RELATED: ASCO: Gilead CAR-T med Yescarta delivers 93% response rate in slow-growing lymphoma

Saturday at ASH, it highlighted its own CAR-T win in previously treated indolent non-Hodgkin lymphoma (iNHL), a group of diseases that encompasses FL. Ninety-two percent of Yescarta patients in the phase 2 Zuma-5 study benefitted from Yescarta treatment, with 76% seeing their cancer completely disappear.

“It’s very promising data we’re excited to be sharing,” said Ibrahim Elhoussieny, vice president and head of medical affairs for Gilead’s Kite Pharma, adding that “there’s a high level of excitement” about the results within the scientific community, too.

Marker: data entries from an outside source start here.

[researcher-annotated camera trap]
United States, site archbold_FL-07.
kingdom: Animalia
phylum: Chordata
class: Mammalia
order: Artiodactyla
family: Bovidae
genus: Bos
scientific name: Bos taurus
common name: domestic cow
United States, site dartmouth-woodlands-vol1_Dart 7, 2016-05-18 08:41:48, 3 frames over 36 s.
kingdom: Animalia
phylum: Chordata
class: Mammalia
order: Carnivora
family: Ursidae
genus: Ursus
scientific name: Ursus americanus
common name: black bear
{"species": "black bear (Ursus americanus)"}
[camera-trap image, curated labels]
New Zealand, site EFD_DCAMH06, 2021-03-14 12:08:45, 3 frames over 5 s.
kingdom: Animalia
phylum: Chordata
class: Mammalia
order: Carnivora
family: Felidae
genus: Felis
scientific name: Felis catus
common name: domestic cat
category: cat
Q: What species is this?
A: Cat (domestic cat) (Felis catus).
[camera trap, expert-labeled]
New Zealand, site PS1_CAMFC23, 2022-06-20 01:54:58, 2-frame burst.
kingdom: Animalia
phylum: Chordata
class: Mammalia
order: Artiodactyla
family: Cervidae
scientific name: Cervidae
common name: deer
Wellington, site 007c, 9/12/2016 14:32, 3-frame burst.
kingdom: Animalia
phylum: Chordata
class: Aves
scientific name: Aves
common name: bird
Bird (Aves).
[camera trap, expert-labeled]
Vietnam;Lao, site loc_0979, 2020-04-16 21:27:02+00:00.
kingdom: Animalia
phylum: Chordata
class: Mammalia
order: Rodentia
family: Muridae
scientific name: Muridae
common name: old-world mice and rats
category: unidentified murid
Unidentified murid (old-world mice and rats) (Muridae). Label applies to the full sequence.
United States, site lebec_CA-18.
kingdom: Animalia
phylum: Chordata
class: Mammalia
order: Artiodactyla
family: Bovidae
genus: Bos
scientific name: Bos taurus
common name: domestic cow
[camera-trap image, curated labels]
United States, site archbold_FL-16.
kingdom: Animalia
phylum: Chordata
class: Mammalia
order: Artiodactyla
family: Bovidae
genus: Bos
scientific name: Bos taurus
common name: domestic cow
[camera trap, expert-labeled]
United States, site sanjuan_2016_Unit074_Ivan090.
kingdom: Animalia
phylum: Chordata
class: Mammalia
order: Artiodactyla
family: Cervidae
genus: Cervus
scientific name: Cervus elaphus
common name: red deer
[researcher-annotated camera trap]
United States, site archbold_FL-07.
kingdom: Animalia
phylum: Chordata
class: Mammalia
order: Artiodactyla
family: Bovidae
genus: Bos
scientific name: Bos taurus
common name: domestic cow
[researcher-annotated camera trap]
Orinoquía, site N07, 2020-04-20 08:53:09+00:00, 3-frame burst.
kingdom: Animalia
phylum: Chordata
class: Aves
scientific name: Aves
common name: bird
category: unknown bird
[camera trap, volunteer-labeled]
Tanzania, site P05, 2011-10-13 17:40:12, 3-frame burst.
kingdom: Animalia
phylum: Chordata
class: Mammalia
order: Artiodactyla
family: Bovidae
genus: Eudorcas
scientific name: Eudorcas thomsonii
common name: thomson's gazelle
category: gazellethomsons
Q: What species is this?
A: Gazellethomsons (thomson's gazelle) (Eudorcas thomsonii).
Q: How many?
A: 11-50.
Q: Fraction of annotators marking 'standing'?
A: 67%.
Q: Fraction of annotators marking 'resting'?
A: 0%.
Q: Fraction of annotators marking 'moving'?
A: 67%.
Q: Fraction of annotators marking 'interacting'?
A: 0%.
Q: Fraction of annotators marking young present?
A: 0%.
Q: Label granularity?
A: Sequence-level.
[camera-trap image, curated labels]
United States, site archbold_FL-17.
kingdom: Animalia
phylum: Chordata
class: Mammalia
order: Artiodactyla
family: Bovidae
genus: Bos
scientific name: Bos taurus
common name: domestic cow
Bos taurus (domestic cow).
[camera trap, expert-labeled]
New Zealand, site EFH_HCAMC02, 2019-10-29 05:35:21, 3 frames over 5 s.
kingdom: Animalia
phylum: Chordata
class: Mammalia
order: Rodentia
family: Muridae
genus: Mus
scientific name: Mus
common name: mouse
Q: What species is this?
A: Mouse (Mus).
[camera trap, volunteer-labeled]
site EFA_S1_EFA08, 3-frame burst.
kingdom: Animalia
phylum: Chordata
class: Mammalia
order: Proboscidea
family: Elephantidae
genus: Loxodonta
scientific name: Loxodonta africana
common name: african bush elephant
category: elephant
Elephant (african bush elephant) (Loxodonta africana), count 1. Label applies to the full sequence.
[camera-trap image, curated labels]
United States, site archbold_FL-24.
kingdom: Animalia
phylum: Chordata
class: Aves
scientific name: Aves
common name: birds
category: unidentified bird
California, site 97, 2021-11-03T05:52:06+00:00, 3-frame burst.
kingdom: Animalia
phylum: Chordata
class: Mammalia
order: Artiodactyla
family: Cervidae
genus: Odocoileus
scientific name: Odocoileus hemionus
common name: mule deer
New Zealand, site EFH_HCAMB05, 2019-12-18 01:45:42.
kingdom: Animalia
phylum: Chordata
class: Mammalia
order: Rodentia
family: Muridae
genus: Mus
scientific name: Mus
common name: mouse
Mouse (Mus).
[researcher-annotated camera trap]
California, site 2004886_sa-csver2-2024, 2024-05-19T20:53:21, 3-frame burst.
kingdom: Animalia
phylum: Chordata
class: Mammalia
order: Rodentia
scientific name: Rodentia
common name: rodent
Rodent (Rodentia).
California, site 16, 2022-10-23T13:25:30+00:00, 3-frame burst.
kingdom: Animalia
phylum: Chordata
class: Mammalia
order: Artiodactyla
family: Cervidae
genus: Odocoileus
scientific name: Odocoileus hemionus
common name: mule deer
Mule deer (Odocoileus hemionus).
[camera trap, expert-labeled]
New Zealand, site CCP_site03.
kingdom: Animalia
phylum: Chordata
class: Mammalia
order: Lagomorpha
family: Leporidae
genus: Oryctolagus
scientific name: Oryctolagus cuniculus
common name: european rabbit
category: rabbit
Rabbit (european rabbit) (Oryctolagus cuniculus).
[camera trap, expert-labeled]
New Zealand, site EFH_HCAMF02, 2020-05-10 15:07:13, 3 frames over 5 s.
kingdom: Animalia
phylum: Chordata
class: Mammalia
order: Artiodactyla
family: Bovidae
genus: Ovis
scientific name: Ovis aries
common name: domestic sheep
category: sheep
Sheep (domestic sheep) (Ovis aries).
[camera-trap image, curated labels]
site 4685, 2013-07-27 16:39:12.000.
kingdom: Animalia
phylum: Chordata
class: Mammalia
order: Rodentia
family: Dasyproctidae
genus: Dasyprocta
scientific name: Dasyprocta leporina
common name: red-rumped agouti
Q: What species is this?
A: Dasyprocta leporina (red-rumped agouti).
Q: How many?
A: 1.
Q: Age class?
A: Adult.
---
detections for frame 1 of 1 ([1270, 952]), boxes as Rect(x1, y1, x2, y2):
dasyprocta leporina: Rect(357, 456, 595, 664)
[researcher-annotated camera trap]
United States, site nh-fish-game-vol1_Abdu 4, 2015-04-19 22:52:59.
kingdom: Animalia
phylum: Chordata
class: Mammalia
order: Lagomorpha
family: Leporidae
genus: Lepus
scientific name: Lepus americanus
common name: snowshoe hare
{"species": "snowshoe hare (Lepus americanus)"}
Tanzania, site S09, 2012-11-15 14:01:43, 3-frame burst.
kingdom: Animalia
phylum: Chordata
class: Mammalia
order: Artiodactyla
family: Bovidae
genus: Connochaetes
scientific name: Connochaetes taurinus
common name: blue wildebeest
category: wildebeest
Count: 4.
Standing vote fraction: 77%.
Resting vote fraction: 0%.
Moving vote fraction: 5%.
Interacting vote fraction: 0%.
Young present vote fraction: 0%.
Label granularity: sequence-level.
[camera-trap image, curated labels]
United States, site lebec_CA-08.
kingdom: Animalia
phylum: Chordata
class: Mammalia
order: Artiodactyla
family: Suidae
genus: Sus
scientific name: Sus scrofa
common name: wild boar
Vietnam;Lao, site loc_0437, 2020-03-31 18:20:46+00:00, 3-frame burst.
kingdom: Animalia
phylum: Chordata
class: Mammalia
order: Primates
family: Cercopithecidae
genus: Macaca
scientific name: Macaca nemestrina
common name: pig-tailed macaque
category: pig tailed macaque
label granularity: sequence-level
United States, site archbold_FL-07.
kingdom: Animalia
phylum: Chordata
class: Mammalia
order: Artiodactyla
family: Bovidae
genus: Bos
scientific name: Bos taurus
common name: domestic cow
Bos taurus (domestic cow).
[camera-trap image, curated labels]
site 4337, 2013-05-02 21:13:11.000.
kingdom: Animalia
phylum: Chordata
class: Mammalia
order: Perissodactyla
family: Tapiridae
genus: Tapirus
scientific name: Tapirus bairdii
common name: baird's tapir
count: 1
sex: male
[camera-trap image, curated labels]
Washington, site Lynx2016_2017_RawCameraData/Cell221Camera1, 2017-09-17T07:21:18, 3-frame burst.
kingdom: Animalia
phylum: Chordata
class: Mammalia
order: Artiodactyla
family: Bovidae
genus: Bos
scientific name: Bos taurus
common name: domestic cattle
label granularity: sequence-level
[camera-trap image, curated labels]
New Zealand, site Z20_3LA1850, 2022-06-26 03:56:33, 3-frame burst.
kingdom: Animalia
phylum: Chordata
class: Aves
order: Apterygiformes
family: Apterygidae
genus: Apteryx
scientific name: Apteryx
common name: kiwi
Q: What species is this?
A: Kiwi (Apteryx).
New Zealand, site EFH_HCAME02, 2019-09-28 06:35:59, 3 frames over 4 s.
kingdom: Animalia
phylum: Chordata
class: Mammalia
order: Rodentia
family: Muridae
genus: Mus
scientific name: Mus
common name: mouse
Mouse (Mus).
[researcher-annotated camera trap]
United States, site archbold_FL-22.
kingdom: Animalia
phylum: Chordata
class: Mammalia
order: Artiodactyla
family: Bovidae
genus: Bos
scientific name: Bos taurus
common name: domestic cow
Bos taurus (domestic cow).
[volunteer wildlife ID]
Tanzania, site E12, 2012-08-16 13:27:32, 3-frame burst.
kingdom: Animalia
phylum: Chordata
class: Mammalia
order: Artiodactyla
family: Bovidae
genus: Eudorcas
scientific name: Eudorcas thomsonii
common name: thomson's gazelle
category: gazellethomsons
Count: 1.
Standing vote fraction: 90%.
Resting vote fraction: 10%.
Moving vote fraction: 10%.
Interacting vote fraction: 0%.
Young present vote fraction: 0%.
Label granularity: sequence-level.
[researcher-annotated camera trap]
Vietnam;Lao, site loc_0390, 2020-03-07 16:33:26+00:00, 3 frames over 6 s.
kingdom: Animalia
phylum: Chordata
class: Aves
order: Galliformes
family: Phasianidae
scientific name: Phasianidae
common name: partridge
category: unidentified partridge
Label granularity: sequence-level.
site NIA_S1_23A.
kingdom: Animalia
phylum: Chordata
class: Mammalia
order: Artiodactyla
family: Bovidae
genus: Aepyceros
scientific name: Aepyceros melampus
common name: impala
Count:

Importantly, Yescarta also showed safety results in iNHL that appeared to be better than what the drug has posted in DLBCL, with a lower instance of more serious neurological side effects.

“We’re hearing scientific experts starting to … consider Yescarta treatment being an option to potentially consider for the outpatient setting,” in iNHL, which could make the drug a particularly appealing option at a time when the COVID-19 pandemic is straining hospitals.

Yescarta bears an FDA breakthrough therapy designation in FL and marginal zone lymphoma, with the agency set to make its decisions on the new indications by March 5—meaning Yescarta will likely have the head start on Kymriah in the FL market, not to mention broader use potential in iNHL on the whole.